Question

If $x^2 \alpha+y^2 +2\beta y =a^2$ represents a pair of perpendicular lines, then $|\frac{\beta}{\alpha}|=$

• A. 0
• B. 1
• C. a
• D. $\frac{a^2}{\beta}$

Answer 1

Answer: (A)

0

Answer 2

The general equation of a second-degree curve is $Ax^2 + 2Hxy + By^2 + 2Gx + 2Fy + C = 0$. The given equation is $\alpha x^2 + y^2 + 2\beta y - a^2 = 0$. Comparing the coefficients, we have: $A = \alpha$ $H = 0$ $B = 1$ $G = 0$ $F = \beta$ $C = -a^2$

For the equation to represent a pair of perpendicular lines, the condition is $A + B = 0$. Substituting the values of $A$ and $B$: $\alpha + 1 = 0$ $\implies \alpha = -1$.
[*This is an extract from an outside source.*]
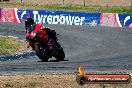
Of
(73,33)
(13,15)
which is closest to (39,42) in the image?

For the equation to represent a pair of lines, the discriminant must be zero: $\Delta = ABC + 2FGH - AF^2 - BG^2 - CH^2 = 0$. Substituting the coefficients: $\Delta = (\alpha)(1)(-a^2) + 2(\beta)(0)(0) - (\alpha)(\beta)^2 - (1)(0)^2 - (-a^2)(0)^2 = 0$ $\Delta = -\alpha a^2 - \alpha \beta^2 = 0$ $\Delta = -\alpha (a^2 + \beta^2) = 0$.

Since $\alpha = -1$, we substitute this into the discriminant equation: $-(-1) (a^2 + \beta^2) = 0$ $1 (a^2 + \beta^2) = 0$ $a^2 + \beta^2 = 0$.

Assuming $a$ and $\beta$ are real numbers, the equation $a^2 + \beta^2 = 0$ implies that $a^2 = 0$ and $\beta^2 = 0$. This means $a = 0$ and $\beta = 0$.

The question asks for the value of $|\frac{\beta}{\alpha}|$. $|\frac{\beta}{\alpha}| = |\frac{0}{-1}| = 0$.